__İstenen İş__:
Aşağıdaki malzemede "Among pixel 444" ifadesinin geçtiği satırdan başlayıp malzemenin sonuna kadar olan satırları hiçbir değişiklik yapmadan yeniden yazınız. Başlangıç satırı ile son satır da bu kısma dahildir.
_ _ _ _
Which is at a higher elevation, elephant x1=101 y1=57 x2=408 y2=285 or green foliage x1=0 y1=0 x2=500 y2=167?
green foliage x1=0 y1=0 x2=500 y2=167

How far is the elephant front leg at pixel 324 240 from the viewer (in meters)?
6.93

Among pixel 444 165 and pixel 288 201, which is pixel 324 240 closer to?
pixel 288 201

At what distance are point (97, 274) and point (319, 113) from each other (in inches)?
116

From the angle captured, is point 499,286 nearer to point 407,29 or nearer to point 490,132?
_ _ _ _
__Görev Yanıtı__:
Among pixel 444 165 and pixel 288 201, which is pixel 324 240 closer to?
pixel 288 201

At what distance are point (97, 274) and point (319, 113) from each other (in inches)?
116

From the angle captured, is point 499,286 nearer to point 407,29 or nearer to point 490,132?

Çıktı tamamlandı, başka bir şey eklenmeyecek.